Go back 40 or 50 years. The medical literature is replete with reports of neurological reactions to vaccines, such as mood changes, seizures, brain inflammation, and swelling. Several hundred cases of the paralytic illness Guillain-BarrĂ© after the swine flu vaccine were blamed on the government and gave Gerald Ford heartburn—but eventually led to the vaccine court.

Pediatricians were concerned enough about mercury, which is known to cause neurological damage in developing infant and fetal brains, that they mobilized to have thimerosal removed from childhood vaccines by 2002. Their concern was not autism but the lunacy of injecting mercury into little kids through mandated vaccines that together exceeded mercury safety guidelines designed for adults. But as in all things vaccine, this move too was contentious. Both the Centers for Disease Control and Prevention and the World Health Organization remain unconvinced that thimerosal puts young children at risk.

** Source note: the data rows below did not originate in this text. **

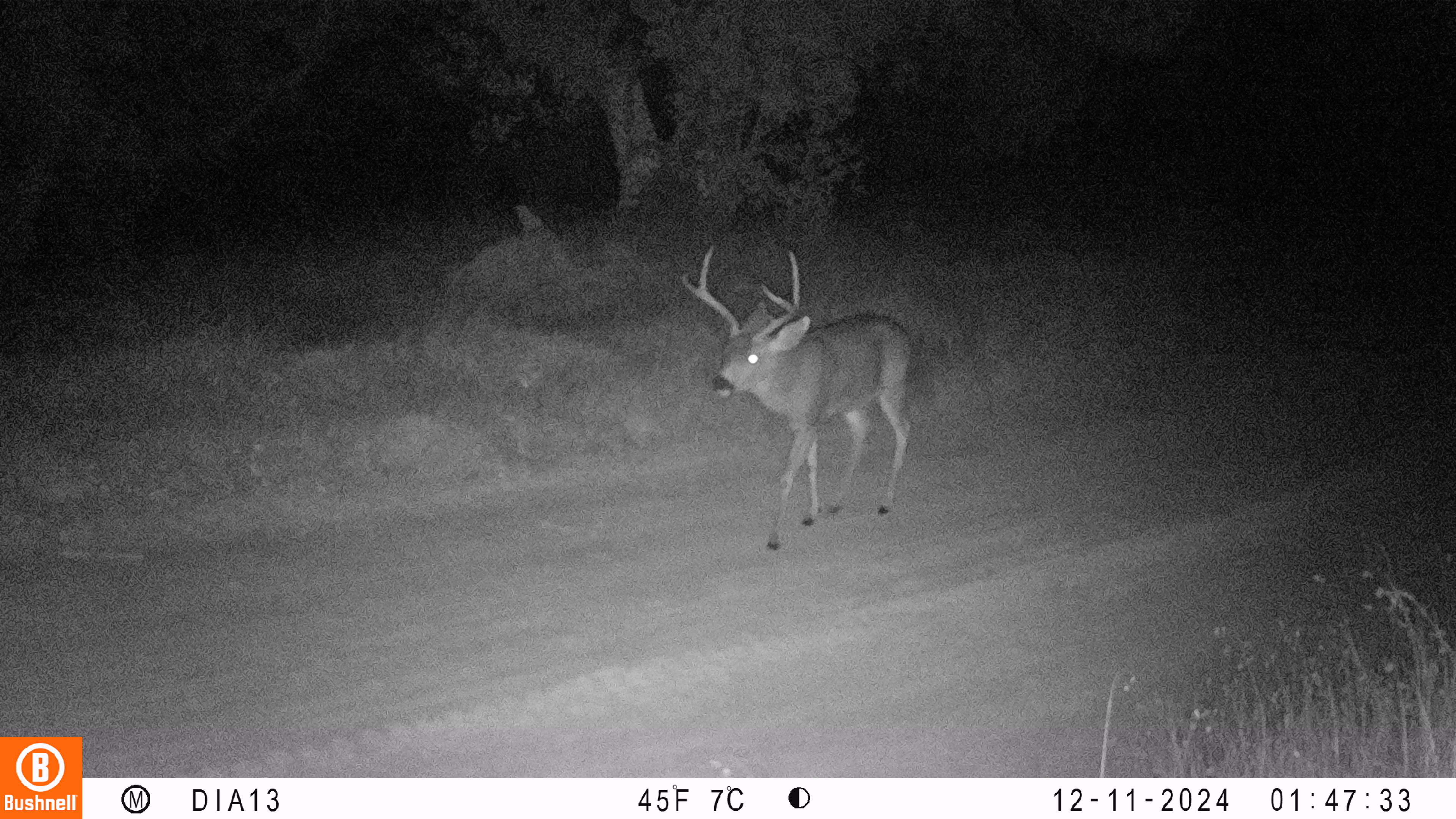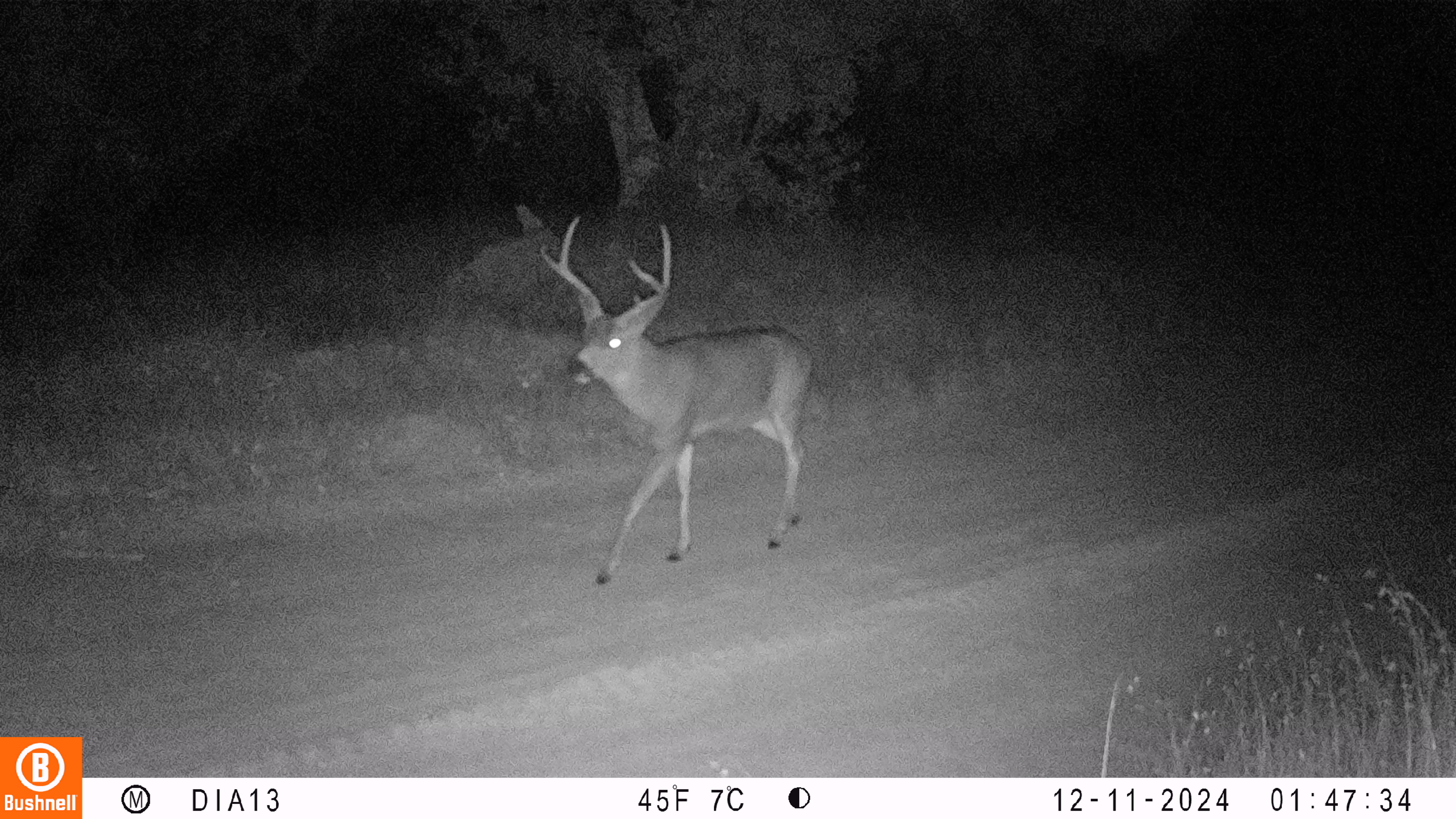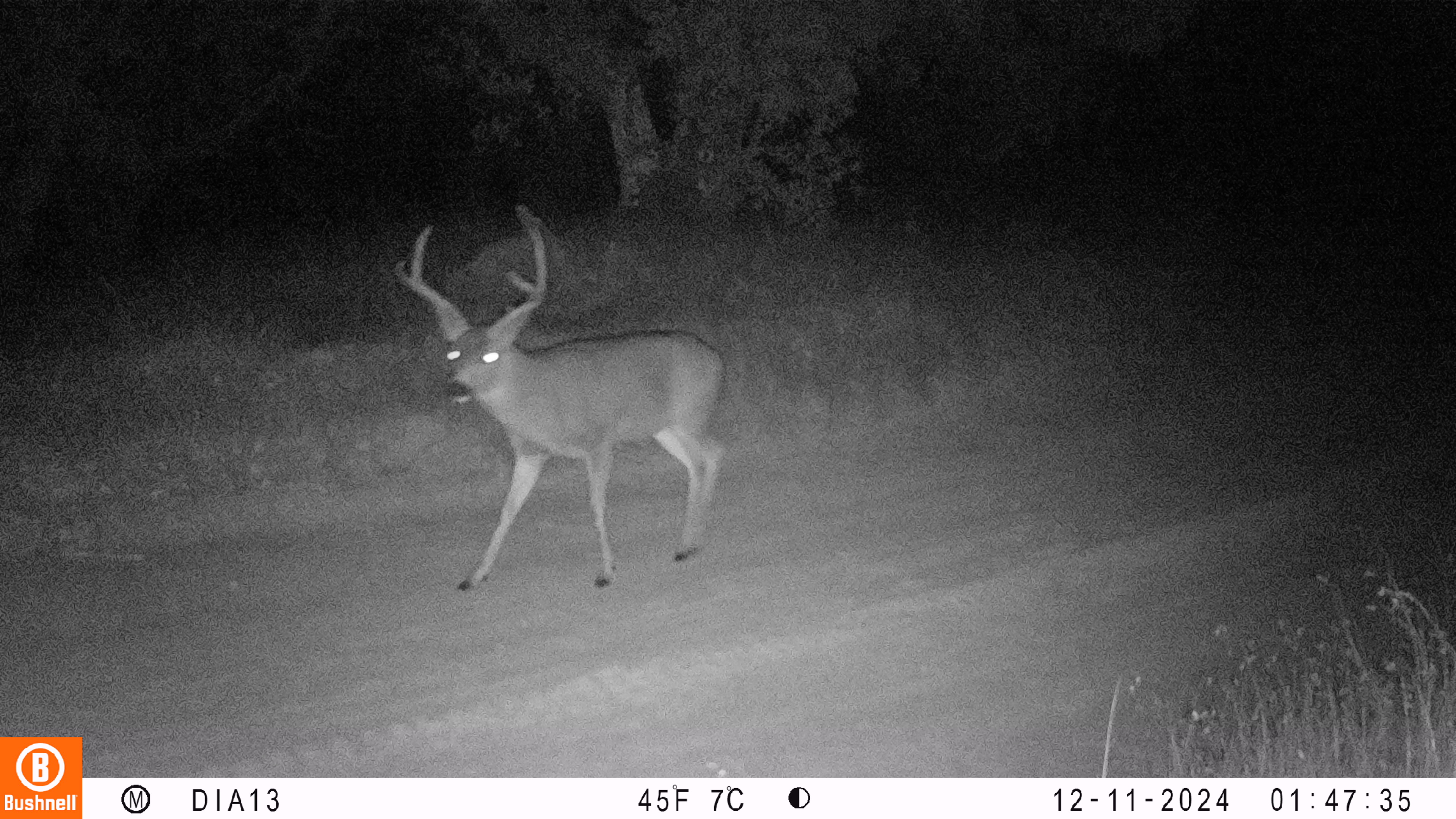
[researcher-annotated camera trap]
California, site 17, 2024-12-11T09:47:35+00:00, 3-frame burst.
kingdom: Animalia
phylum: Chordata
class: Mammalia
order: Artiodactyla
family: Cervidae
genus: Odocoileus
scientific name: Odocoileus hemionus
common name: mule deer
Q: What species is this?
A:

There is no evidence that removal of thimerosal from vaccines has lowered autism rates. But autism numbers are not precise, so I would say that considerably more research is still needed on some provocative findings. After all, thimerosal crosses the placenta, and pregnant women are advised to get flu shots, which often contain it. Studies in mice suggest that genetic variation influences brain sensitivity to the toxic effects of mercury. And a primate study designed to mimic vaccination in infants reported in 2005 that thimerosal may clear from the blood in a matter of days but leaves inorganic mercury behind in the brain.

The debate roils on—even about research. The Institute of Medicine in its last report on vaccines and autism in 2004 said that more research on the vaccine question is counterproductive: Finding a susceptibility to this risk in some infants would call into question the universal vaccination strategy that is a bedrock of immunization programs and could lead to widespread rejection of vaccines. The IOM concluded that efforts to find a link between vaccines and autism "must be balanced against the broader benefit of the current vaccine program for all children."

Wow. Medicine has moved ahead only because doctors, researchers, and yes, families, have openly challenged even the most sacred medical dogma. At the risk of incurring the wrath of some of my dearest colleagues, I say thank goodness for the vaccine court.